TEXT SEGMENT.
1. Introduction
A CQA forum combined with an advanced search engine that allows the users to also submit their queries in natural language could significantly boost the efficiency of operations in a fast-paced organization. In the mortgage industry, where operations are based on dynamic interactions with a large population of customers, a question answering platform will help ensure the consistency of the services offered, on-board and train new members, capture the tribal knowledge of the team, and also offer more versatile products and services to meet the buyers’ needs.
With these motivations in mind, we have developed a CQA system for all the professionals who are involved in Zillow Group’s mortgage operations. Our system consists of two major parts: a) a question-answering platform which allows the users to post questions, answer their peers’ questions, up-vote and approve answers, and track their peers activities, b) a state of the art search engine that can search public mortgage resources as well as internal contents that our mortgage team produces using the QA platform.
To build an effective system for our mortgage staff, the search engine needs to a) accept natural language as well as keyword queries, b) return highly relevant search results right at the top, and c) do so within a reasonable time. Hybrid search engines, i.e. search engines that perform semantic and keyword search, are a promising choice to satisfy these requirements. Many efforts have been made in this direction. For example, (Esteva et al., 2020; Mass et al., 2020) implemented retrieval systems by combining Sentence-BERT(Reimers and Gurevych, 2019) and traditional retrieval models such as BM25(Robertson and Zaragoza, 2009).

TASK A. In the introduction on the mortgage question-answering system, what three requirements must the search engine meet?
TASK B. Extend the introduction on the mortgage question-answering system, starting after its final sentence.

RECORDS SUPPLIED.
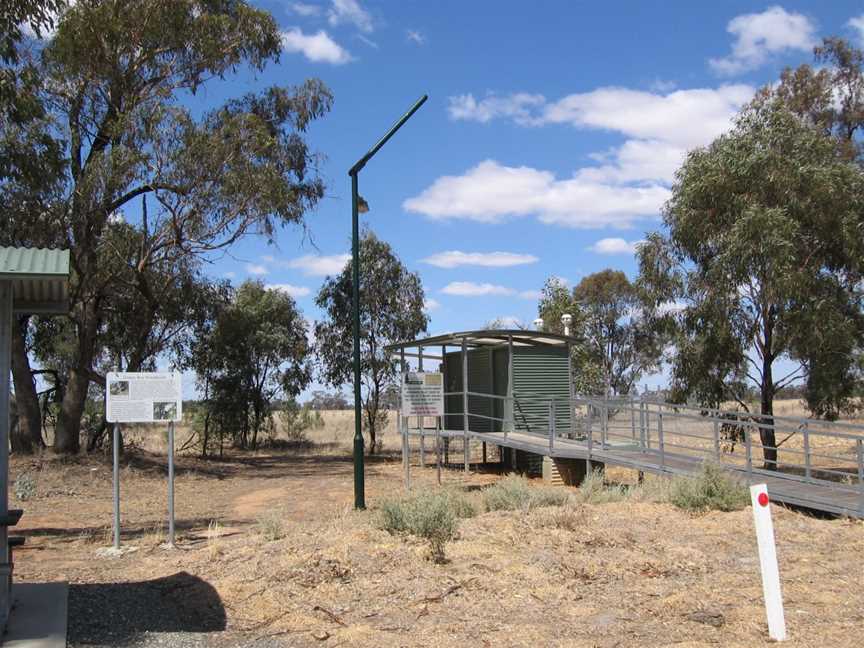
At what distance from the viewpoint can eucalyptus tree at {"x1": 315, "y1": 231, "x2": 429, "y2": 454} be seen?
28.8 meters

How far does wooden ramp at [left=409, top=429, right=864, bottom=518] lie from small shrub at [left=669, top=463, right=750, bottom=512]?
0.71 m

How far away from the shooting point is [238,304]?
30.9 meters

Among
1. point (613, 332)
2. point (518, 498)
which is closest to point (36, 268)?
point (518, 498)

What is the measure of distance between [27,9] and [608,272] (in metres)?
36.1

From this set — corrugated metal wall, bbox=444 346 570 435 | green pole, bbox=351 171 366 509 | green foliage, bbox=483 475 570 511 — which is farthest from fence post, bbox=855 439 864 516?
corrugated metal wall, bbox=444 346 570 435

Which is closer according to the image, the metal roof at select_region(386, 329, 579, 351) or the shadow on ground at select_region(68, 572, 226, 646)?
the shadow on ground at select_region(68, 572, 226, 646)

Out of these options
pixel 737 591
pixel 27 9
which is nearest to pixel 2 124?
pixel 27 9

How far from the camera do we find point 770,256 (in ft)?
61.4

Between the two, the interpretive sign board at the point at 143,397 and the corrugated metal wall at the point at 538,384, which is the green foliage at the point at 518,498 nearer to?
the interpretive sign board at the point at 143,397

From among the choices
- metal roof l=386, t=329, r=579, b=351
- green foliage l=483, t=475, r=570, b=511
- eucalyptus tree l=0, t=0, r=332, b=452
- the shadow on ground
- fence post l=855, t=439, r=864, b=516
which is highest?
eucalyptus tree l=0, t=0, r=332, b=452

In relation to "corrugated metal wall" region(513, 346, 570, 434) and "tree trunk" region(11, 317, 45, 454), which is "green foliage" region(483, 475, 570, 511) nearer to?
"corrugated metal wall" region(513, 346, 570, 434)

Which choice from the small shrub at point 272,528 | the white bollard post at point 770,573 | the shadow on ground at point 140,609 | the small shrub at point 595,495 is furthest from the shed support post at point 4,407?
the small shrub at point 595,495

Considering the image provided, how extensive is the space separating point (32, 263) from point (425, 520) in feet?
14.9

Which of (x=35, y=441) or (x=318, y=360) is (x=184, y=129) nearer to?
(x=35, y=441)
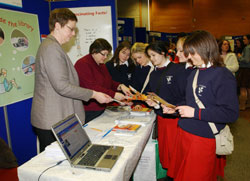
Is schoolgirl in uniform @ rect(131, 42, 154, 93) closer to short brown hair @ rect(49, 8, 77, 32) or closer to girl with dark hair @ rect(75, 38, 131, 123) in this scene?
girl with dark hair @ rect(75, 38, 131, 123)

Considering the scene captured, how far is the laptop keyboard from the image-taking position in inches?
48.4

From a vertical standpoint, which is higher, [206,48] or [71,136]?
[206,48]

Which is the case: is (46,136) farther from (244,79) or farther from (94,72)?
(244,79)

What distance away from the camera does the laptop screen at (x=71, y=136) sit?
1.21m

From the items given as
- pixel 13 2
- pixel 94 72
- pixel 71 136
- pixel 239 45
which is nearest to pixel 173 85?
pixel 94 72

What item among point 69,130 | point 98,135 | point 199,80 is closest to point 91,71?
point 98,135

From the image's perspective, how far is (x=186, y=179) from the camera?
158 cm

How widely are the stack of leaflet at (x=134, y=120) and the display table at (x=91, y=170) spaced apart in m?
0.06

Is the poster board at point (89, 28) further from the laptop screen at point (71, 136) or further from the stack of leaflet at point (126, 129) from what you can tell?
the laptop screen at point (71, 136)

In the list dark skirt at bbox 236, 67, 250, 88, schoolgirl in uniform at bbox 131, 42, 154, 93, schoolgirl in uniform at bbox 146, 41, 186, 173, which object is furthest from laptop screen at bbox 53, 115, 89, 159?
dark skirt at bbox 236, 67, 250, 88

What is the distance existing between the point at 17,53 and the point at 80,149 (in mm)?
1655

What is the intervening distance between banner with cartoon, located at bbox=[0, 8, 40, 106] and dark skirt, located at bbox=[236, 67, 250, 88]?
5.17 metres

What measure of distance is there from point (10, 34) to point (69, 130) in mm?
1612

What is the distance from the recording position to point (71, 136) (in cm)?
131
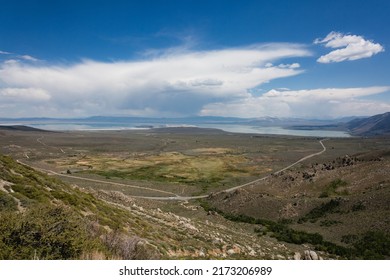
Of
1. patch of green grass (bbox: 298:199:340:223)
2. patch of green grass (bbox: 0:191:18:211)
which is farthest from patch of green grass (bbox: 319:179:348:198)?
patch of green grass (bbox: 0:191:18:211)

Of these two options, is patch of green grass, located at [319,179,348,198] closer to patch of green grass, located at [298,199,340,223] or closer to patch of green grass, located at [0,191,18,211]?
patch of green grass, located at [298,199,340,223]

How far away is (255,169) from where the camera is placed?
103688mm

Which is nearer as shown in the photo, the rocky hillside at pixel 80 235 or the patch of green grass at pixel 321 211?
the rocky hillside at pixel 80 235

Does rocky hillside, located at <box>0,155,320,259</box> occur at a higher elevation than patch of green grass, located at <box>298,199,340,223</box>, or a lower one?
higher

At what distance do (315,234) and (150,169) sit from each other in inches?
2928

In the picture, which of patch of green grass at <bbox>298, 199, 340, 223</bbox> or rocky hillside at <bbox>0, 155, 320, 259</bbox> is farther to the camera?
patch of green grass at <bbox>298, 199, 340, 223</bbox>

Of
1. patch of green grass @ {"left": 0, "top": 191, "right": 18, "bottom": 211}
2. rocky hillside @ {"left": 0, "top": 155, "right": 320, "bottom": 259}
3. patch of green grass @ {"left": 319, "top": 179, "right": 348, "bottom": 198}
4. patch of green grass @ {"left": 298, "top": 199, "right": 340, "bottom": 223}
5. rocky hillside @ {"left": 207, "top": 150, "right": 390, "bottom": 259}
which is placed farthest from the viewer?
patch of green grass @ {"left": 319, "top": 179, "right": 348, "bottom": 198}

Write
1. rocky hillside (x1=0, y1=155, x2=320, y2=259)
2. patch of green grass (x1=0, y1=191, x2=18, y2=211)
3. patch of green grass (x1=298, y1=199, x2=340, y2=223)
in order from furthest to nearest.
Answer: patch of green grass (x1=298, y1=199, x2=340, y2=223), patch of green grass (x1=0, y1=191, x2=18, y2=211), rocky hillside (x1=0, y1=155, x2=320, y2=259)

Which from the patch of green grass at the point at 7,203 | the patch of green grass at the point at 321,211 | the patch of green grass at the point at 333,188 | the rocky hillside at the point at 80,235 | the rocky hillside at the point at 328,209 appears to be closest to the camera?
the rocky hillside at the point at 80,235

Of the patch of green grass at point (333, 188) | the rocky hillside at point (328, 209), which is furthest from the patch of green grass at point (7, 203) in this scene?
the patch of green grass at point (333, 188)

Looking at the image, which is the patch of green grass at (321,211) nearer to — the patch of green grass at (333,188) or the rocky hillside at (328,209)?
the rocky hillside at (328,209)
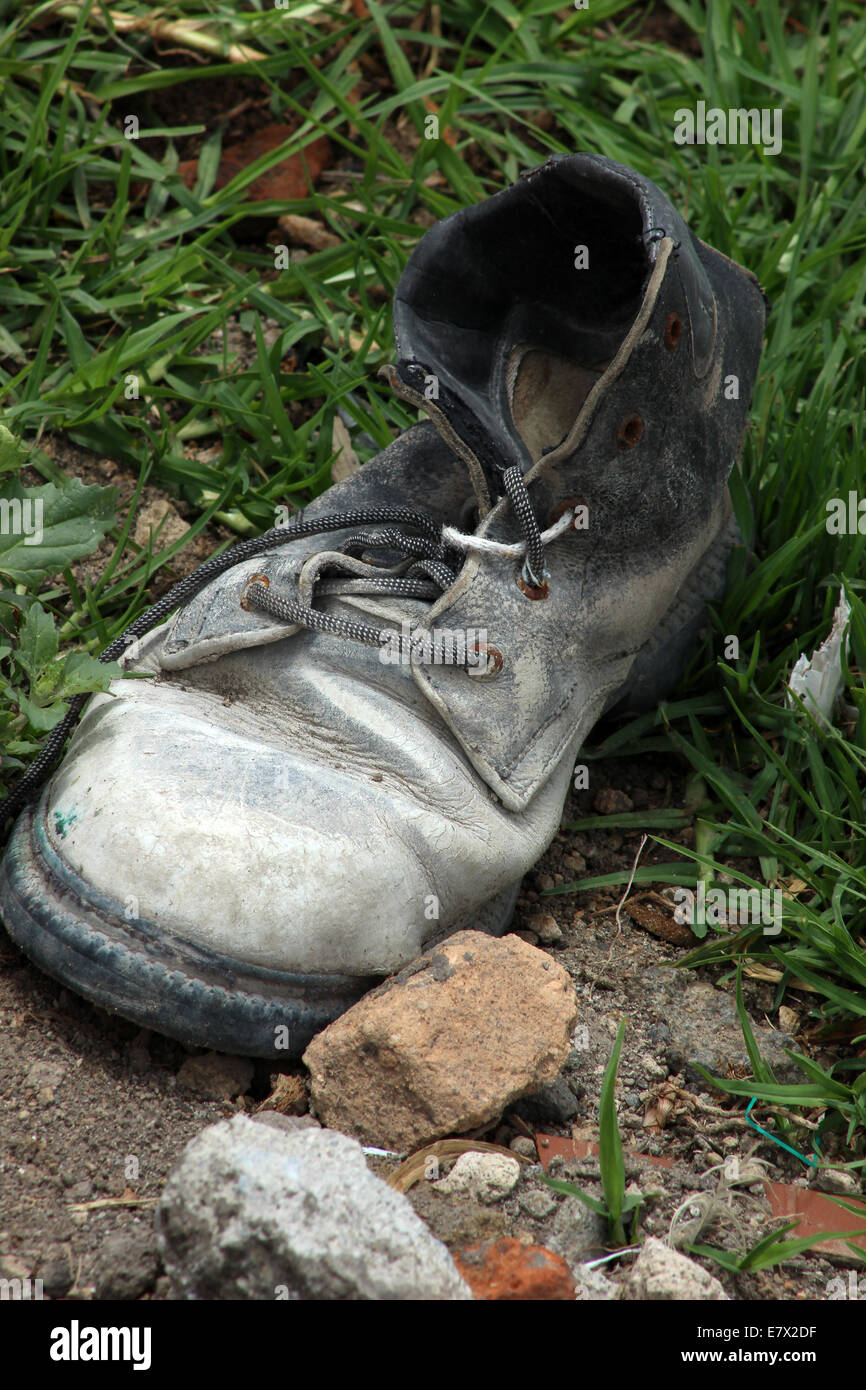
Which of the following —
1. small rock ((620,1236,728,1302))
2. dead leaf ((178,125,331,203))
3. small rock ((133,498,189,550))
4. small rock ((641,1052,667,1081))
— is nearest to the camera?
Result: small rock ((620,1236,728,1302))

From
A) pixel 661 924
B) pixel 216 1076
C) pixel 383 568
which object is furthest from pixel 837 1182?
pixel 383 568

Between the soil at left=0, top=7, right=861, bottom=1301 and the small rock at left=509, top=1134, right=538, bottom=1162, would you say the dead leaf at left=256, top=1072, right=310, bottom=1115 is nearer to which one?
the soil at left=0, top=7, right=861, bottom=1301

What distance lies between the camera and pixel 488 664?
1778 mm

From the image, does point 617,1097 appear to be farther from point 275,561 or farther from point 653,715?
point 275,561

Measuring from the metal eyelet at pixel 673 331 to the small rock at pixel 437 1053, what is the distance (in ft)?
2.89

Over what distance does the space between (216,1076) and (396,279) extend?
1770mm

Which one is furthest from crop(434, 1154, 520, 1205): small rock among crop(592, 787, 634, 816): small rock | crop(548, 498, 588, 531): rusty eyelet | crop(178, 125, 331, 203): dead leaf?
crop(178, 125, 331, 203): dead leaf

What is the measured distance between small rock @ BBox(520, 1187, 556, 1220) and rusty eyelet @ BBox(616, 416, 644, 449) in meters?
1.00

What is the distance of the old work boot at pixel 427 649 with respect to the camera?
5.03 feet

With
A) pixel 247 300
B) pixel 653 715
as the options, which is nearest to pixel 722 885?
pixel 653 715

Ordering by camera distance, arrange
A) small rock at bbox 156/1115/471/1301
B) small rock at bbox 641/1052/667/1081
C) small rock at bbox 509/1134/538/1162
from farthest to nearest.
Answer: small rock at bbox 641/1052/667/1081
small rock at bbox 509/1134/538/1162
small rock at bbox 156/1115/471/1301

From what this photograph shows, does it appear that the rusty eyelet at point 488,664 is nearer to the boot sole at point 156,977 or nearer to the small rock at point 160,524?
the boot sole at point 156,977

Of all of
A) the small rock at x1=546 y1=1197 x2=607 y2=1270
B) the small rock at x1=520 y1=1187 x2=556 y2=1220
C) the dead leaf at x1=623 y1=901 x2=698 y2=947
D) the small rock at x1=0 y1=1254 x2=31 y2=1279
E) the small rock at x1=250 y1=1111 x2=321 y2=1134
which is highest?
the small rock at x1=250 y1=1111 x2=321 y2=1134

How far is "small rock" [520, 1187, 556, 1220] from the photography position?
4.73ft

WRITTEN REPLY A. It must accept natural language as well as keyword queries, return highly relevant search results right at the top, and do so within a reasonable time.

WRITTEN REPLY B.
Our search engine uses a hybrid approach to search over all the internal and external data. Our database consists of FAQ-answer pairs that are gathered by using publicly available FAQ pages of business related entities (external) and also questions and answers that our mortgage staff input into the forum (internal). When a user inputs a query in the search box, the query is matched against all the external FAQ-answer pairs as well as all the contents from our internal forum. To train and tune the search engine, we fine-tune a Sentence-BERT model and train a TF-IDF(Salton and McGill, 1986) and a BM25 model on all the FAQ-answer pairs. At run time, for an incoming query, the Sentence-BERT score for the question part of every FAQ-answer pair is linearly combined with the TF-IDF score on both question and answer parts of all FAQ-answer pairs. The resultant scores generate a ranking which is reciprocally fused with the BM25 ranking. The linear combination between the TF-IDF and Sentence-BERT score is controlled using a dampening factor which gives more weight on SBERT for longer queries. Although our search algorithm is inspired by (Esteva et al., 2020), they differ in the following aspects: a) we use FAQ-answer pairs as our documents and we combine the contributions from both question and answer parts during indexing and inference, b) we use a dampening factor during inference based on the length of the query to control the degree of Sentence-BERT and TF-IDF combination, and c) our search engine is specifically fine-tuned to mortgage domain and is evaluated on a domain-specific dataset.
Finally, the emphasis of this work is to develop a functioning system that translates algorithmic ideas into a novel industry context and to solve a practical business problem. The system is currently being utilized by our mortgage staff and with the user interface capturing feedback, we are collecting data to further improve the system and pragmatically develop the product road map.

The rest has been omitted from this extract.